CP’s highly anticipated 2014 investor day exceeded expectations in tone and substance, in our opinion, and the stock’s outperformance on Oct. 2 will likely prove to be a continuation of above-industry-average returns for investors for many quarters to come,” says Seidel. “Management kicked off the event with the launch of a new set of impressive financial goals and a strategy to achieve them. CP now aims to more than double its annual EPS over the next four years. Based on our 2014 EPS estimate at the time of the announcement, such earnings growth would represent a Compound Annual Growth Rate (CAGR) north of 19%. The top line target calls for $10 billion in revenue in 2018. This would translate to a CAGR above 10% based on our estimate at the time of the announcement. It would also represent an acceleration from the expected 8% revenue CAGR for the 2013-2014 period.”
To achieve these goals, CP “seems to be sticking to its apparent mastery of the delicate balance of cutting cost while at the same time growing the top line,” says Seidl. “Luckily for the company, management appears to have identified one answer to both quests: velocity. Indeed, by continuing to find ways to increase velocity, CP can effectively increase asset utilization, thus lowering capital and labor costs, while at the same time improving service to the customer, something that should be instrumental for volume growth. This concept is likely to be best demonstrated in energy (crude and frac sand) and domestic intermodal, where CP believes there is huge untapped potential to convert business from the highway to its network based on improved service, with velocity being its chief pillar.”

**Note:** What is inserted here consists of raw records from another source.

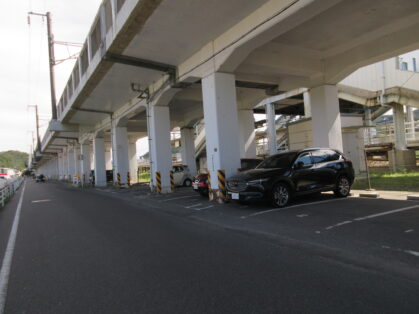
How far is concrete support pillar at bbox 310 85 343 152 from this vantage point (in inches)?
516

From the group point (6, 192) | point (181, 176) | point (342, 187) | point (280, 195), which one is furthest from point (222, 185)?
point (6, 192)

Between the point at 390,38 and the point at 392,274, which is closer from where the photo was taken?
the point at 392,274

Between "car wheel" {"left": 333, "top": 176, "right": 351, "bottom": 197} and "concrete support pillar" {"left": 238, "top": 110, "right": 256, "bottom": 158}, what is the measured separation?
830 centimetres

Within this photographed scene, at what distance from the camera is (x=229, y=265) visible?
13.9 ft

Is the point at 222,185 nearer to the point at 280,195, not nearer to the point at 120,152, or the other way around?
the point at 280,195

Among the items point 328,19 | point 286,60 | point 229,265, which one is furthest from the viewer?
point 286,60

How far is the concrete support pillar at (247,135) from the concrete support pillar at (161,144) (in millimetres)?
4628

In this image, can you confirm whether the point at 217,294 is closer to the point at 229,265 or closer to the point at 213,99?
the point at 229,265

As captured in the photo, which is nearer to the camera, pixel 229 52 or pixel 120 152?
pixel 229 52

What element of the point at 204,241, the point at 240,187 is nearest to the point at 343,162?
the point at 240,187

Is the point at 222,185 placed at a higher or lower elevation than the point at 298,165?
lower

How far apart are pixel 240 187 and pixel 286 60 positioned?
6.16 m

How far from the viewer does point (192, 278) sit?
3822 millimetres

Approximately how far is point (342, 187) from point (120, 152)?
16880 millimetres
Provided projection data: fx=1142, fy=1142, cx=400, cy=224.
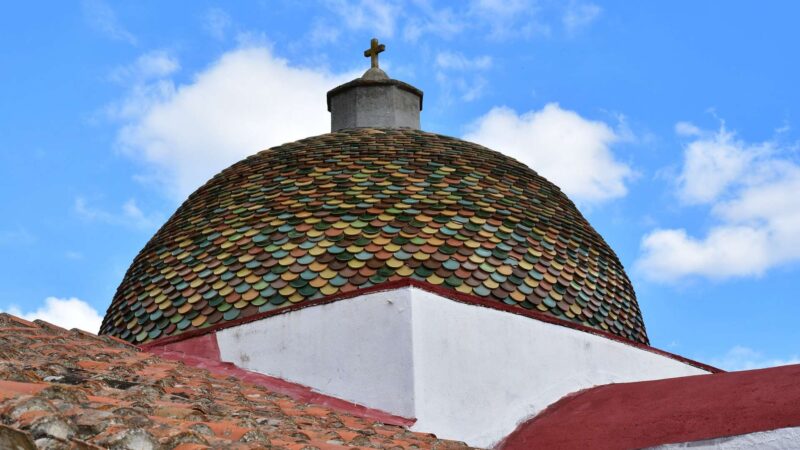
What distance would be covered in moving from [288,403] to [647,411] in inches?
78.9

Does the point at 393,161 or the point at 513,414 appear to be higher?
the point at 393,161

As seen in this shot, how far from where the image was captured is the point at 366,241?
27.3 ft

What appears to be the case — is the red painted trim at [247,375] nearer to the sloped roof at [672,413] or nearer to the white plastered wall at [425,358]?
the white plastered wall at [425,358]

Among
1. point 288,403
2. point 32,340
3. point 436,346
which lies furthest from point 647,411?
point 32,340

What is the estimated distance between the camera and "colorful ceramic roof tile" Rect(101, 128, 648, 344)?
8188mm

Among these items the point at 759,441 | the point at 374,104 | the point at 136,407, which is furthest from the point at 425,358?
the point at 374,104

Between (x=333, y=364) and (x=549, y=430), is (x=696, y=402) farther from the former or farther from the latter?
(x=333, y=364)

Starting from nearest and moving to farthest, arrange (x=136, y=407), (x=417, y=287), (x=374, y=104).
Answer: (x=136, y=407) < (x=417, y=287) < (x=374, y=104)

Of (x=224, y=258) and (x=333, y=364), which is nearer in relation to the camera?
(x=333, y=364)

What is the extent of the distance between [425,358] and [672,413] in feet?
5.22

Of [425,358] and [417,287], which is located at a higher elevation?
[417,287]

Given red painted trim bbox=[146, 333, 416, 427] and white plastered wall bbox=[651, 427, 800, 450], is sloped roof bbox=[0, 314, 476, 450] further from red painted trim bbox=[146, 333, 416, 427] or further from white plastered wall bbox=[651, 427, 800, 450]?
white plastered wall bbox=[651, 427, 800, 450]

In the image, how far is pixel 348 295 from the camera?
7371 mm

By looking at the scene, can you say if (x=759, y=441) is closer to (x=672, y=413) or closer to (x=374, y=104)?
(x=672, y=413)
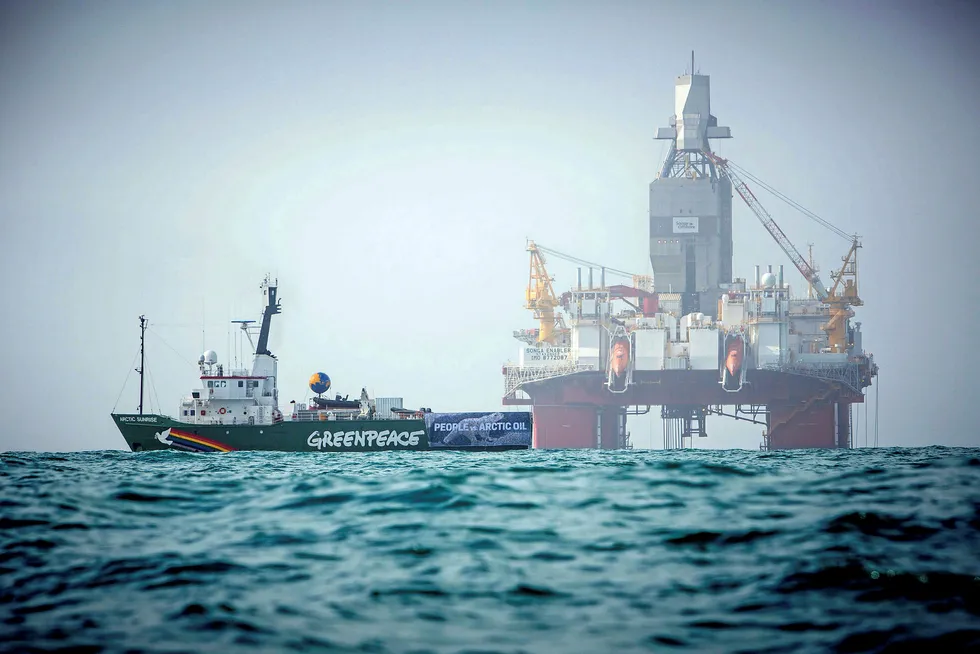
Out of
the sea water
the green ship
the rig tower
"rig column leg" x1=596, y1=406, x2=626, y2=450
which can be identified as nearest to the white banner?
the rig tower

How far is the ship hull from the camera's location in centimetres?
6147

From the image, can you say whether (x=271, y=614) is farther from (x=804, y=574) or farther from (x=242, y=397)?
(x=242, y=397)

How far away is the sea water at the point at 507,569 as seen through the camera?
1053cm

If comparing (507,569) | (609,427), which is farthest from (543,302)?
(507,569)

CP’s investor day affirmed Seidl’s “constructive view of CP” and “boosts our confidence in management’s execution ability and strategic vision even further.” As result, Cowen & Co. has raised CP’s 2015 EPS estimate to $11.50, from $10.80, “in order to reflect improved top line growth prospects, a better margin outlook, and the likelihood for a higher level of share repurchases. . . . We are raising our price target from $205 to $230, based on our new 2015 EPS estimate and a 20x multiple, which we believe is a better reflection of the company’s improved outlook and strong track record under the current management than our previous 19x multiple. While this is a little higher than CP’s historical five-year multiple of around 18x, such a historical multiple partly reflects the pre-Harrison era. As the company begins to deliver on its new financial goals, the multiple could expand further.”